"""

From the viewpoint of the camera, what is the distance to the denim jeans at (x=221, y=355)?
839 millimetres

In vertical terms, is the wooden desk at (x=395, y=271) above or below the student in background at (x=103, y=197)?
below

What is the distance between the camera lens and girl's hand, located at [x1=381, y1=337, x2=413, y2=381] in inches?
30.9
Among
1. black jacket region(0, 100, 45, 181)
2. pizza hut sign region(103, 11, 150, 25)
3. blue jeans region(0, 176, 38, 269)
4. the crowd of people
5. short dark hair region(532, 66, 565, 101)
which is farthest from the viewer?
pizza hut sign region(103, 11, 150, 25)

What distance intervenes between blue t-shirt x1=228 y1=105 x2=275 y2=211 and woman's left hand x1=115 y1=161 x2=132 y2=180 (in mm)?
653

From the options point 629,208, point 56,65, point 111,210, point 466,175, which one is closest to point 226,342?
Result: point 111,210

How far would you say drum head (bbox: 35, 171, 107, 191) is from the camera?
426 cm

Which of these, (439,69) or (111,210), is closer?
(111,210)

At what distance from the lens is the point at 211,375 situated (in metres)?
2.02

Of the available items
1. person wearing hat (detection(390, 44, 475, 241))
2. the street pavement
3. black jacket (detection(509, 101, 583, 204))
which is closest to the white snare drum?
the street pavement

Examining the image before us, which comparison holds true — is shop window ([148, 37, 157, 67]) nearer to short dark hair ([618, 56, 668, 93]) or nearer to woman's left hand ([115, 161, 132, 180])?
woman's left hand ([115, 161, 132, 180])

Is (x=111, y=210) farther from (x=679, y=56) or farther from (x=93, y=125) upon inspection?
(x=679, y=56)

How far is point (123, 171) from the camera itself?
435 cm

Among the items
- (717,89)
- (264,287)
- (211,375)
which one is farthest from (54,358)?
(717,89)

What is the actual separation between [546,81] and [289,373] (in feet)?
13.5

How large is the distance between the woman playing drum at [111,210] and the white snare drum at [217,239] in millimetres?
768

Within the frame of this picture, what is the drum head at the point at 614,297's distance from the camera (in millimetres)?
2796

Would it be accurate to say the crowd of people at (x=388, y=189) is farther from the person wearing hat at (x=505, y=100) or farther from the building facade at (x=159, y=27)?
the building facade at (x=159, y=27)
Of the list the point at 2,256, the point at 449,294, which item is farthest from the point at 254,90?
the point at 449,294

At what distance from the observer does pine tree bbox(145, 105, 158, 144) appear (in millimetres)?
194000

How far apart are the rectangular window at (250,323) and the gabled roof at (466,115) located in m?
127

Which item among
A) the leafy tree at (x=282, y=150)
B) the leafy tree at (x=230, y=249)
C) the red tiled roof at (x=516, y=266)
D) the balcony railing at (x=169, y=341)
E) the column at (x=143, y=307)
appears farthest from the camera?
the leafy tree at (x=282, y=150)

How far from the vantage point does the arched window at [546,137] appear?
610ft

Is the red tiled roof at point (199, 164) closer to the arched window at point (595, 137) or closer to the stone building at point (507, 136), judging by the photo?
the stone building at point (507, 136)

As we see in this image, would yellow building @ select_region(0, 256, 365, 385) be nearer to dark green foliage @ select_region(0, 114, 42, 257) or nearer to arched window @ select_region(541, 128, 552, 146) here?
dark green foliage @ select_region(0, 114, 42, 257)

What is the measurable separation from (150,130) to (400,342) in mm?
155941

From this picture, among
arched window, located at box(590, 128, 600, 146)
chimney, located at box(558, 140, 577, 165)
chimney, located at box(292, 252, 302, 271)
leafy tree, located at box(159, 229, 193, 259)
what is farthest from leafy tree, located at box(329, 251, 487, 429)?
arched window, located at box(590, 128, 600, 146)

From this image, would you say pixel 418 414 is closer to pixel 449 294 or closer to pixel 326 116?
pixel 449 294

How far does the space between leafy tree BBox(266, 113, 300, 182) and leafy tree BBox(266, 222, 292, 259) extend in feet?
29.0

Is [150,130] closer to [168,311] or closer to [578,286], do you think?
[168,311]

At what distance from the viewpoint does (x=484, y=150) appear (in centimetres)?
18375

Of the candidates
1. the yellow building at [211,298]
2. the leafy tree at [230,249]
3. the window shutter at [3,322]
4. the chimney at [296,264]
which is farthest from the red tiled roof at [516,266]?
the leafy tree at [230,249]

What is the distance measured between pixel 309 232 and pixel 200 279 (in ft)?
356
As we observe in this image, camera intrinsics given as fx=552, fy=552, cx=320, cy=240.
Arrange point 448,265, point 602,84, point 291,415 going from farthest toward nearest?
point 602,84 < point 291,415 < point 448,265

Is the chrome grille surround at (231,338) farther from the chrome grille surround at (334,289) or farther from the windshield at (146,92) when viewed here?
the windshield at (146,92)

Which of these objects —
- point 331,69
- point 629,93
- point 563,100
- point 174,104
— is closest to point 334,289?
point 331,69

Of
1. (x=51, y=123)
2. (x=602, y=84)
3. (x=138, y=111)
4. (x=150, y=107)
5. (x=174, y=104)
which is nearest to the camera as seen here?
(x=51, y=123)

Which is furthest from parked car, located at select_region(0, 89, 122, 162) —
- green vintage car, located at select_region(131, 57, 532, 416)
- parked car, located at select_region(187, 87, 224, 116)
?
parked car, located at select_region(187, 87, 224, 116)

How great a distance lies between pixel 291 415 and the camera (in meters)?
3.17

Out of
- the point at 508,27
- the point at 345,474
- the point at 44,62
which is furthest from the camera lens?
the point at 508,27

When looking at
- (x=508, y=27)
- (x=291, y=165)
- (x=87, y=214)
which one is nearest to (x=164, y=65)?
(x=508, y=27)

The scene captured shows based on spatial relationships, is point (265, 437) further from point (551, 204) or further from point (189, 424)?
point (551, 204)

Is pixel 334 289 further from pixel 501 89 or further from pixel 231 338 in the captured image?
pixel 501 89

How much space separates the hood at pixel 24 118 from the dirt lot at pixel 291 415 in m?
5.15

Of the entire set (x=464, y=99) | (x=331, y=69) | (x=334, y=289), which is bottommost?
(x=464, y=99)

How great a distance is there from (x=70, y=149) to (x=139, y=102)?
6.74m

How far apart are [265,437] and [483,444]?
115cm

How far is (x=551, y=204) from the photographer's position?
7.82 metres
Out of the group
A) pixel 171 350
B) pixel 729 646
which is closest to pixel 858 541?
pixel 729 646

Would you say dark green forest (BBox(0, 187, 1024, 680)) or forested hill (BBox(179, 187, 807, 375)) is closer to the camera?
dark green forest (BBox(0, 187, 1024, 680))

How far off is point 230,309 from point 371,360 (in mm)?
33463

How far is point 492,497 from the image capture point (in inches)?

"""

Request = Copy out all of the material above word for word, keeping every line and its order unchanged.

The result =
From the viewpoint of the camera, what is the distance to the denim jeans at (x=221, y=355)?
839 millimetres

In vertical terms, is the wooden desk at (x=395, y=271) above or below the student in background at (x=103, y=197)?
below

What is the distance between the camera lens and girl's hand, located at [x1=381, y1=337, x2=413, y2=381] in inches?
30.9
Among
1. black jacket region(0, 100, 45, 181)
2. pizza hut sign region(103, 11, 150, 25)
3. blue jeans region(0, 176, 38, 269)
4. the crowd of people
5. short dark hair region(532, 66, 565, 101)
which is farthest from the viewer?
pizza hut sign region(103, 11, 150, 25)

What distance intervenes between blue t-shirt x1=228 y1=105 x2=275 y2=211 and woman's left hand x1=115 y1=161 x2=132 y2=180 (in mm)?
653

From the options point 629,208, point 56,65, point 111,210, point 466,175, which one is closest to point 226,342?
Result: point 111,210

How far would you say drum head (bbox: 35, 171, 107, 191) is from the camera?
426 cm

Which of these, (439,69) or (111,210), is closer?
(111,210)

At what distance from the lens is the point at 211,375 situated (in metres)?
2.02

Of the available items
1. person wearing hat (detection(390, 44, 475, 241))
2. the street pavement
3. black jacket (detection(509, 101, 583, 204))
which is closest to the white snare drum?
the street pavement

Examining the image before us, which comparison holds true — is shop window ([148, 37, 157, 67]) nearer to short dark hair ([618, 56, 668, 93]) or nearer to woman's left hand ([115, 161, 132, 180])?
woman's left hand ([115, 161, 132, 180])

Is (x=111, y=210) farther from (x=679, y=56) or farther from (x=93, y=125) upon inspection?
(x=679, y=56)

How far is point (123, 171) from the camera itself?
435 cm

Among the items
- (717,89)
- (264,287)
- (211,375)
which one is farthest from (54,358)?
(717,89)

What is the actual separation between [546,81] and [289,373] (in feet)?
13.5

How large is the distance between the woman playing drum at [111,210] and the white snare drum at [217,239] in millimetres?
768

Within the frame of this picture, what is the drum head at the point at 614,297's distance from the camera (in millimetres)?
2796

Would it be accurate to say the crowd of people at (x=388, y=189) is farther from the person wearing hat at (x=505, y=100) or farther from the building facade at (x=159, y=27)?
the building facade at (x=159, y=27)
Of the list the point at 2,256, the point at 449,294, which item is farthest from the point at 254,90?
the point at 449,294

At what distance from the observer does pine tree bbox(145, 105, 158, 144) appear (in millimetres)?
194000

How far apart are the rectangular window at (250,323) and the gabled roof at (466,115) located in m?
127

Which item among
A) the leafy tree at (x=282, y=150)
B) the leafy tree at (x=230, y=249)
C) the red tiled roof at (x=516, y=266)
D) the balcony railing at (x=169, y=341)
E) the column at (x=143, y=307)
appears farthest from the camera?
the leafy tree at (x=282, y=150)

How far from the vantage point does the arched window at [546,137] appear?
610ft

Is the red tiled roof at point (199, 164) closer to the arched window at point (595, 137) or closer to the stone building at point (507, 136), judging by the photo?
the stone building at point (507, 136)

As we see in this image, would yellow building @ select_region(0, 256, 365, 385) be nearer to dark green foliage @ select_region(0, 114, 42, 257) or nearer to arched window @ select_region(541, 128, 552, 146) here?
dark green foliage @ select_region(0, 114, 42, 257)

What is the measurable separation from (150,130) to (400,342) in mm?
155941

From this picture, among
arched window, located at box(590, 128, 600, 146)
chimney, located at box(558, 140, 577, 165)
chimney, located at box(292, 252, 302, 271)
leafy tree, located at box(159, 229, 193, 259)
what is farthest from leafy tree, located at box(329, 251, 487, 429)?
arched window, located at box(590, 128, 600, 146)

From this image, would you say pixel 418 414 is closer to pixel 449 294 or closer to pixel 326 116?
pixel 449 294

How far does the space between leafy tree BBox(266, 113, 300, 182) and leafy tree BBox(266, 222, 292, 259) extend in feet?
29.0

Is [150,130] closer to [168,311] or closer to [578,286], do you think?
[168,311]

At what distance from the viewpoint does (x=484, y=150) appear (in centimetres)?
18375

Of the candidates
1. the yellow building at [211,298]
2. the leafy tree at [230,249]
3. the window shutter at [3,322]
4. the chimney at [296,264]
which is farthest from the red tiled roof at [516,266]?
the leafy tree at [230,249]

What is the distance measured between pixel 309 232 and pixel 200 279 (in ft)?
356
As we observe in this image, camera intrinsics given as fx=552, fy=552, cx=320, cy=240.
Arrange point 448,265, point 602,84, point 291,415 going from farthest toward nearest?
point 602,84 < point 291,415 < point 448,265

Is the chrome grille surround at (231,338) farther from the chrome grille surround at (334,289) or farther from the windshield at (146,92) when viewed here?
the windshield at (146,92)

Which of these objects —
- point 331,69
- point 629,93
- point 563,100
- point 174,104
— is closest to point 334,289?
point 331,69

Of
1. (x=51, y=123)
2. (x=602, y=84)
3. (x=138, y=111)
4. (x=150, y=107)
5. (x=174, y=104)
which is nearest to the camera as seen here?
(x=51, y=123)

Which is furthest from parked car, located at select_region(0, 89, 122, 162) —
- green vintage car, located at select_region(131, 57, 532, 416)
- parked car, located at select_region(187, 87, 224, 116)
?
parked car, located at select_region(187, 87, 224, 116)

How great a distance lies between pixel 291 415 and the camera (in meters)?
3.17

Out of
- the point at 508,27
- the point at 345,474
- the point at 44,62
which is furthest from the camera lens?
the point at 508,27

When looking at
- (x=508, y=27)
- (x=291, y=165)
- (x=87, y=214)
which one is nearest to (x=164, y=65)?
(x=508, y=27)

The scene captured shows based on spatial relationships, is point (265, 437) further from point (551, 204) or further from point (189, 424)?
point (551, 204)

Is pixel 334 289 further from pixel 501 89 or further from pixel 231 338 in the captured image?
pixel 501 89

How much space separates the hood at pixel 24 118 from the dirt lot at pixel 291 415 in m?
5.15

Of the entire set (x=464, y=99) | (x=331, y=69) | (x=334, y=289), which is bottommost?
(x=464, y=99)

How great a distance is there from (x=70, y=149) to (x=139, y=102)?
6.74m

How far apart are [265,437] and [483,444]?
115cm

How far is (x=551, y=204) from the photographer's position?
7.82 metres
Out of the group
A) pixel 171 350
B) pixel 729 646
which is closest to pixel 858 541?
pixel 729 646

Would you say dark green forest (BBox(0, 187, 1024, 680)) or forested hill (BBox(179, 187, 807, 375)) is closer to the camera?
dark green forest (BBox(0, 187, 1024, 680))

How far off is point 230,309 from point 371,360 (in mm)?
33463

How far is point 492,497 from the image capture point (in inches)?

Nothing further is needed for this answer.